Today, for many women mammographic screening detects small breast tumors, which are treated with more limited breast surgery and removal of only a few lymph nodes from under the arm. The morbidity of this treatment is very modest, although follow-up breast radiation and endocrine therapy may cause problems for some women. Use of new genetic profiling tests in these instances can spare women toxic chemotherapy if it is unlikely to be helpful. However, how and why some women suffer persistent symptoms, and others do not, is an active area of research and investigation. This book calls important attention to the plight of these women, examining the struggles they face in having health care professionals, family members, and co-workers understand their experience and the impact of symptoms on their ability to function.

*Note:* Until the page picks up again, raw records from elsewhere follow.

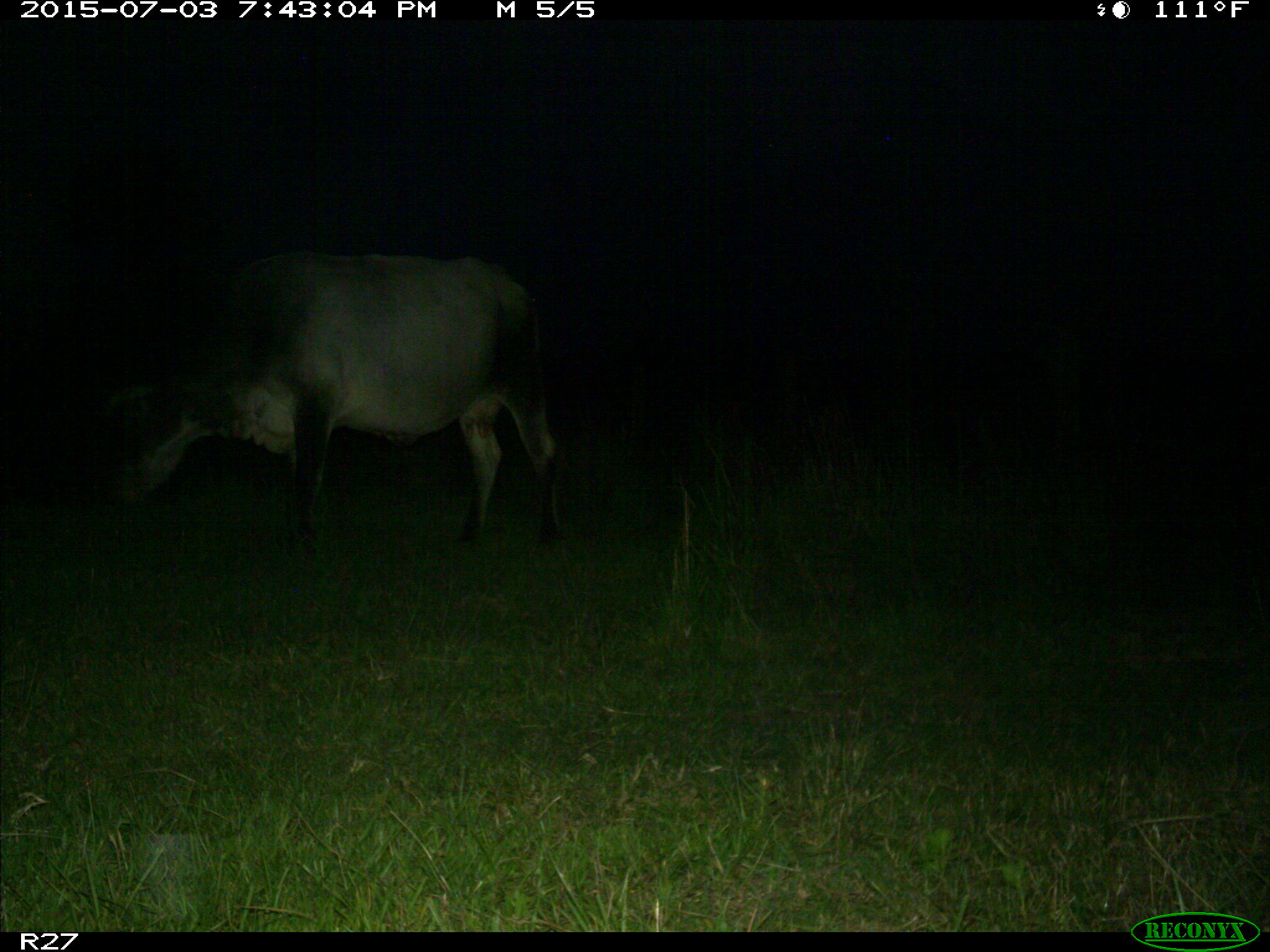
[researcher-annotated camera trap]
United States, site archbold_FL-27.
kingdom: Animalia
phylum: Chordata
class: Mammalia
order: Artiodactyla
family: Bovidae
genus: Bos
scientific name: Bos taurus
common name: domestic cow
Bos taurus (domestic cow).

What can a woman with persistent and debilitating symptoms do under these circumstances? Must she suffer in silence, like many women described in this volume? The clear message from Abel and Subramanian is no. Bringing these ongoing problems out into the open gives them validity and is supportive to other women with symptoms after breast cancer who may read this book. The use of qualitative methods and the direct quotations from these breast cancer survivors enriches the book and provides an opportunity to identify with aspects of each womans experience. Health care providers who read this book will develop a better appreciation for the need to attend to the ongoing symptoms of breast cancer survivors, as the consequences of neglect are many, as noted by the authors. For example, extended use of adjuvant endocrine therapy, especially the widely used aromatase inhibitors, is responsible for moderately severe ongoing symptoms in many breast cancer survivors. Failure to address these symptoms leads to diminished adherence to treatment, cheating women of the therapeutic benefit of highly effective therapy.